▸ **Stated goal 1**
In the blog post about Rauschenbusch, which of his basic presuppositions does the writer name as one they disagree with?

■ ■ ■ ■

Rauschenbusch lived during a time of great theological and social unrest. The liberal theology heavily influenced by higher criticism of his day and the deplorable conditions of the immigrants of New York were major influences on him. While I do not agree with some of his basic presuppositions, such as a postmillennial eschatology, I found truth to some of his arguments that Baptists today ignore at their own peril.

One such truth is the need for the gospel to affect the social concerns of our day. We look back and cringe at the thought that one of the reasons the Southern Baptist Convention was formed was so that Southerners could be missionaries and still own slaves. How could our ancestors of the faith have been so blind? Rauschenbusch asked similar questions about the horrible conditions of the workplace and how children were allowed to work in dangerous factories. What social concerns are Baptists of today neglecting that our descendants will learn about and cringe? At the Apologetics conference in January, David Platt said that he believes that they will see how much stuff we have, all stored in great big houses, while the rest of the world starves. They will look back and say of us, “How could they have been so blind?”

So this is what I have learned from a liberal. First, before criticizing the opposition, see if there is any truth to their claims and learn from them. Second, look for the “plank” in your own eye so that you can see the speck if your brother’s. We can easily become blind to our own sins of omission. Therefore, we need to always be aware of “the least of these,” the widows and the orphans of our days, and practice religion that can be referred to as “pure and faultless.”

1 comments:

brian a mcdaniel said...

Great thoughts, it always seems that the most current generation loathes all the past generations and thinks they've got it all in order, we don't, we never will. We do have surplus and it does seem that we a crippled hand so far as in our compulsions to share our plenty; when, then, is the answer to our great issue? Is it but that the eyes of our hearts would be opened to the greatness of God? Is it more strict obedience? Is it more love? Our ducks seem all in a row, it seems that we have the resources to do anything . . . is it another occasion of God showing that it is His power and His glory and not the devices of our present age that will spread forth his name?

■ ■ ■ ■

▸ **Stated goal 2**
Please update the records from the line containing "Considering pixel 92" through the end of the records, inclusive, so that "photograph" becomes "image" and nothing else changes.

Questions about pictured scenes
■ ■ ■ ■

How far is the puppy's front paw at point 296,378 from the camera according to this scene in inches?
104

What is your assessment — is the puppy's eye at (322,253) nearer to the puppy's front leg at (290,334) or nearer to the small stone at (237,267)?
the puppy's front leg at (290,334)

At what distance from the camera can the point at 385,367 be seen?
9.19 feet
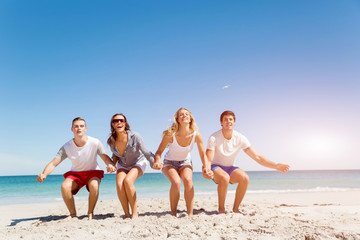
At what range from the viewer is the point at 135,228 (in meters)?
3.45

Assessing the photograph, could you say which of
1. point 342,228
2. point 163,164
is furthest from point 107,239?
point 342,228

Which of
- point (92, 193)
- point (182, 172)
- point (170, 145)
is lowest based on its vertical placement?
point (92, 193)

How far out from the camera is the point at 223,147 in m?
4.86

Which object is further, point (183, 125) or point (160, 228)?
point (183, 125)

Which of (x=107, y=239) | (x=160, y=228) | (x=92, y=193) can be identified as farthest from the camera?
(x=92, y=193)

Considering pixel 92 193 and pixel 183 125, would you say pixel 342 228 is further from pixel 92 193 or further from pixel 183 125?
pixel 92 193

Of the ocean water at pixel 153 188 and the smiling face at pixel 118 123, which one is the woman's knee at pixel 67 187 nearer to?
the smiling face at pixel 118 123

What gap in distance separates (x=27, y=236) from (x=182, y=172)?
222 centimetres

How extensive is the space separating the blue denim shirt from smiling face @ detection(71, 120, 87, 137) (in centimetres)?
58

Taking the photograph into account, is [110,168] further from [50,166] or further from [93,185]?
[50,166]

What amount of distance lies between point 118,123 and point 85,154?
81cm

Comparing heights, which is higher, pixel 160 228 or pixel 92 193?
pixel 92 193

■ ■ ■ ■

▸ **Complete response 1**
A postmillennial eschatology.

▸ **Complete response 2**
Considering pixel 92 193 and pixel 183 125, would you say pixel 342 228 is further from pixel 92 193 or further from pixel 183 125?
pixel 92 193

Of the ocean water at pixel 153 188 and the smiling face at pixel 118 123, which one is the woman's knee at pixel 67 187 nearer to?
the smiling face at pixel 118 123

What gap in distance separates (x=27, y=236) from (x=182, y=172)?
222 centimetres

How extensive is the space separating the blue denim shirt from smiling face @ detection(71, 120, 87, 137) (in centimetres)?
58

Taking the image into account, is [110,168] further from [50,166] or further from [93,185]?
[50,166]

What amount of distance lies between point 118,123 and point 85,154?
81cm

Comparing heights, which is higher, pixel 160 228 or pixel 92 193?
pixel 92 193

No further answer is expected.